--- Supplied passage Enclosed Below ---

# Pink Polk-A-Dot Harness



## Mia's Mom (Jan 25, 2005)

Well, here is the latest Harness Dress. I'll have to get a pic with Mia wearing it, cuz it looks much cuter on! Hope you like it......


----------



## xx-nathalie-xx (Jan 10, 2005)

this is stunning :shock: i like the colour.....i like the design and the little ponpons !!! it's something i would definitely buy for paris!!

kisses nat


----------



## ilovesadie (Jun 1, 2004)

VERY cute!!!  I LOVE it!


----------



## sullysmum (Mar 6, 2004)

That is really very nice.I make my harness's different to you but tried to do it your way without the binding and double the material how when you sew the underarms inside then turn right way out how does your under arms not pucker up do you cut the material all around the sewing, i gave up after one go cause of the puckering?


----------



## Rachael Polachek (Feb 19, 2005)

--- End of Enclosed Supplied passage ---

## What you need to do
a. Return the part of the harness dress thread starting at "## xx-nathalie-xx (Jan" and ending at "(Jun 1, 2004)", word for word.
b. In the harness dress thread, what problem made sullysmum give up after one try at the poster's method?

--- Data for analysis Enclosed Below ---

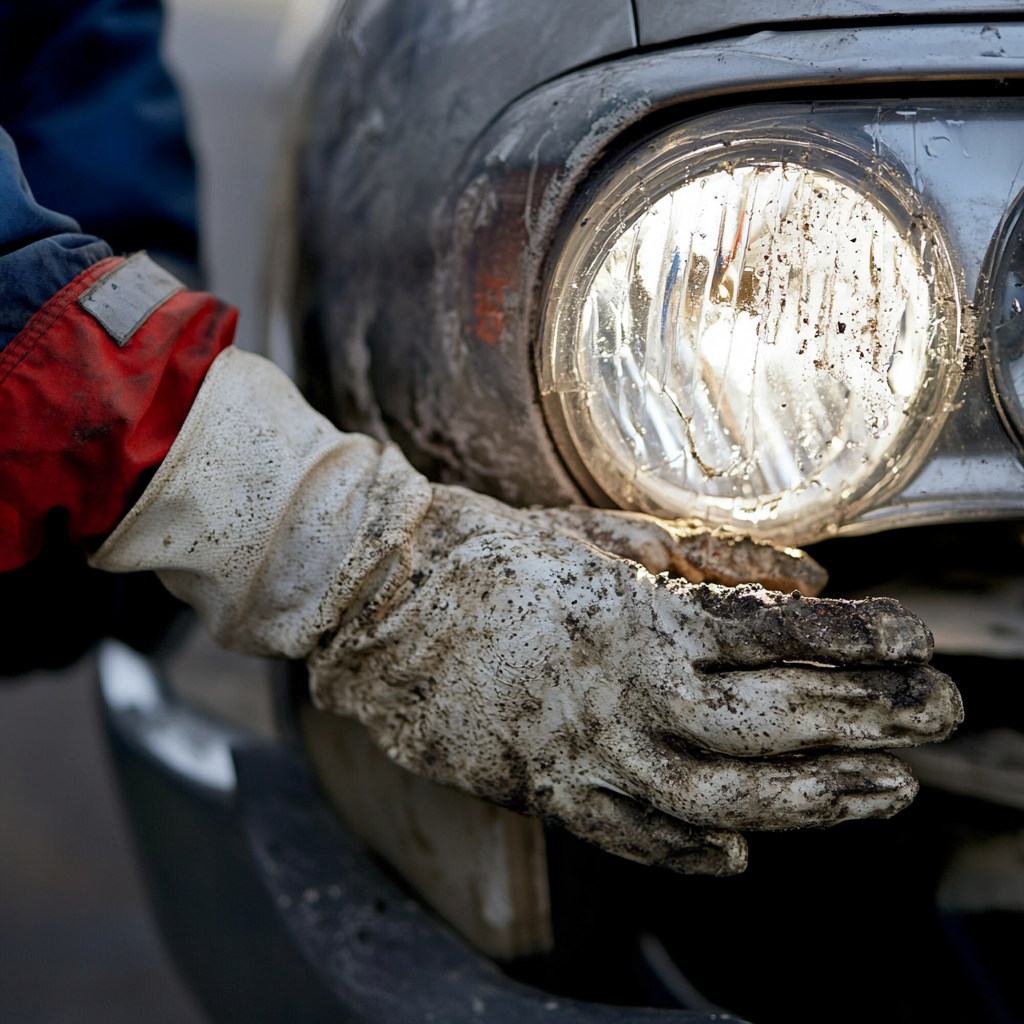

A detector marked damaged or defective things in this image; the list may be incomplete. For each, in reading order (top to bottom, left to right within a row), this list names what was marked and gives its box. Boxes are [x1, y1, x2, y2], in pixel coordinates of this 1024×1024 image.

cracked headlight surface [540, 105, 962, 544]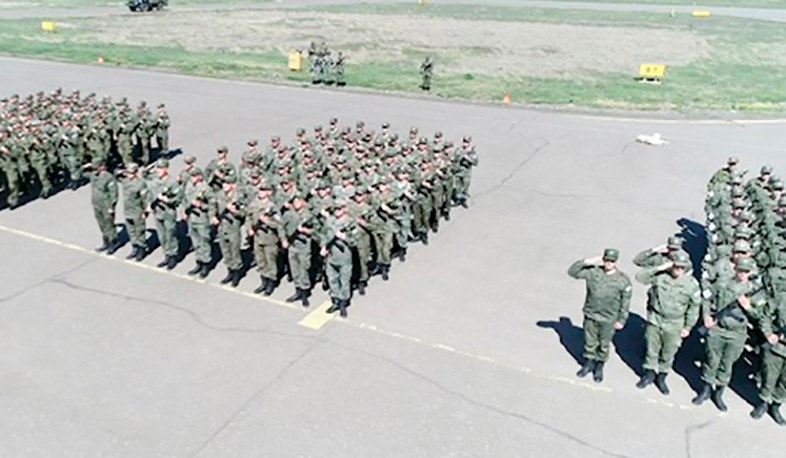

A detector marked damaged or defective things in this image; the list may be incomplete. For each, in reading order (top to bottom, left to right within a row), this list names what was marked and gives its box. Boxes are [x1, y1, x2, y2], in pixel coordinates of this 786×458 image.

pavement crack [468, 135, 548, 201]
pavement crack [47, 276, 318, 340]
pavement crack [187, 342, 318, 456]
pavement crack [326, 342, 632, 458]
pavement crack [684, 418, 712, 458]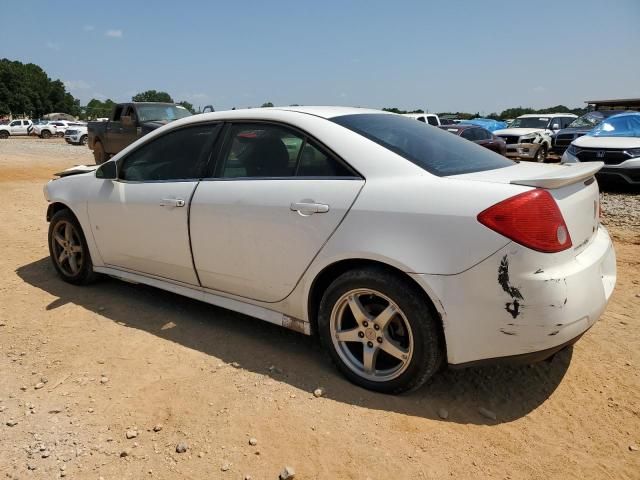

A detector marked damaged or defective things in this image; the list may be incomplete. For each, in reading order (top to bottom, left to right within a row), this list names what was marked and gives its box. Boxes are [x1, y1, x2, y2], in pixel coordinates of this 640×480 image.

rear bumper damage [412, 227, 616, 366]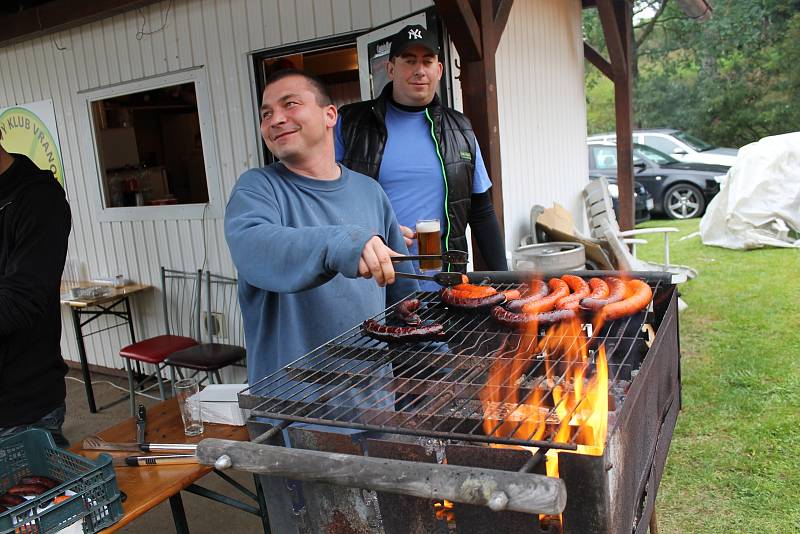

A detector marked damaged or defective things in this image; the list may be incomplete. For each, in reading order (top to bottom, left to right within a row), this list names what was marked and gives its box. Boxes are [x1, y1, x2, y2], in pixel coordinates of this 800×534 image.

--- End of Enclosed Data for analysis ---

## Replies
a.
## xx-nathalie-xx (Jan 10, 2005)

this is stunning :shock: i like the colour.....i like the design and the little ponpons !!! it's something i would definitely buy for paris!!

kisses nat


----------



## ilovesadie (Jun 1, 2004)

b. The underarms puckered.